Wednesday, September 28, 2022

Black women feel unsafe on campus

By Daniela Raymond

After finishing a long night of class and making your way back to the dorms to relax, safety should not be the first thing on your mind. Unfortunately, college campuses have become hot spots for criminal activity. One in five women and 6% of men will face sexual assault on college campuses. Staying alert and aware of your surroundings is something that minority women on college campuses are always concerned about. 

The movement that has brought about women’s safety on college campuses has often left out the experiences of Black women, and rarely addresses the complexities of gender and race as experienced at a predominately white institution. As a whole, many efforts to address sexual assault on campus have been scarce. This is even more true for Black undergraduate women, who are repeatedly faced with the pressure to endure these traumatic events and stay silent. 

SUNY Plattsburgh upholds Title IX stating on the schools website, “Title IX addresses how this institution must respond to reports of misconduct falling within that definition of sexual harassment, and mandates a grievance process that this institution must follow to comply with the law in these specific covered cases before issuing a disciplinary sanction against a person accused of sexual harassment.”

Cardinal Points has tried to reach out to the Title IX office for a personal statement over the last week, but have heard nothing back. 

On average, nationally one in five college women have experienced sexual assault. According to the Bureau of Justice Statistics, the primary statistical agency of the Department of Justice reported,  “ for every one rape reported by an African American woman, 15 go unreported.” Black women have continuously been subject to violence without ample protection from institutions or the government. Dating back to chattel slavery into current times, Black women are put under horrific acts of sexual violence which have been amplified by White supremacy, navigating racist stereotypes that over sexualize them from a young age. 

Everyone deserves an education free from harm and hate. 

“Most nights as a black woman I don’t feel safe walking on or around campus especially knowing the racist history of the town.”  Jakira Barrett, a Sophomore and early childhood education major, said. 

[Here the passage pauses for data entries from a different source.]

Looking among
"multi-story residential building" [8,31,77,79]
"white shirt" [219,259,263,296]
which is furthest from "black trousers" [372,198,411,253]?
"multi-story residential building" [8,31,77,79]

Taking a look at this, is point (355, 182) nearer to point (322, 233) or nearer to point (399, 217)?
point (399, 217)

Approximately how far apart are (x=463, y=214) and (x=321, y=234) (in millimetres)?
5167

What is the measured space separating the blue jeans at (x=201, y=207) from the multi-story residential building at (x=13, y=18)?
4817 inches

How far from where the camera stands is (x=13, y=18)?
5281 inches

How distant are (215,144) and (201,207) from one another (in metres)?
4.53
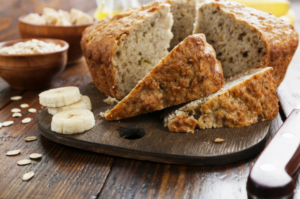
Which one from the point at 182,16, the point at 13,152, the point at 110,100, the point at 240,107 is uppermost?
the point at 182,16

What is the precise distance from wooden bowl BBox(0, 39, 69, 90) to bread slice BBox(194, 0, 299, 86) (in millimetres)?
1670

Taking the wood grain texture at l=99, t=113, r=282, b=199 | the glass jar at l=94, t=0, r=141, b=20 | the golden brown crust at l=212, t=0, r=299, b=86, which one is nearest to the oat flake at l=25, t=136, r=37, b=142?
the wood grain texture at l=99, t=113, r=282, b=199

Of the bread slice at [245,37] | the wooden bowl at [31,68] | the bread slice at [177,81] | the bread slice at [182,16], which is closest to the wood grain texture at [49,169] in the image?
the bread slice at [177,81]

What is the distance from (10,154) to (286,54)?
2647mm

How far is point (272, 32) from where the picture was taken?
9.76 feet

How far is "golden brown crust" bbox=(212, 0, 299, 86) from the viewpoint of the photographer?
2.93 metres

College is a time to learn and grow, but if colleges do not take the step to keep Black women’s safety a priority they will always feel marginalized. The more that hate speech and violence are not punished the less it will be reported. This is why the college should be taking steps to listen to the minority women on this campus. 

While the college has taken some steps to make students feel safer, such as implementing Title IX training,  the Black experience is a unique one on this campus.

“With the numerous events on campus that have occurred, I have realized that I am not safe on this campus,” Kayla Lissade, a Senior chemistry major, said. “There is no reason why I should be scared to call for help because in the back of my head I am scared that I will be discriminated against because I am a Black woman.”

In 2019 the college participated in the University-wide Biennial SUNY Uniform Campus Climate survey, and they found that the 152 students identified as women and 10 students who identified as men reported that they were subject to verbal sexual harassment. This does not include the number of assaults that go unreported at the college. These numbers have unfortunately not declined and without the proper attention students voices may go unheard. 

At SUNY Plattsburgh, Title IX has been implemented to help students feel safer. “Ensuring that SUNY Plattsburgh is stopping, preventing and remedying gender discrimination, sexual harassment, domestic violence, dating violence and sexual assault in an immediate equitable manner.”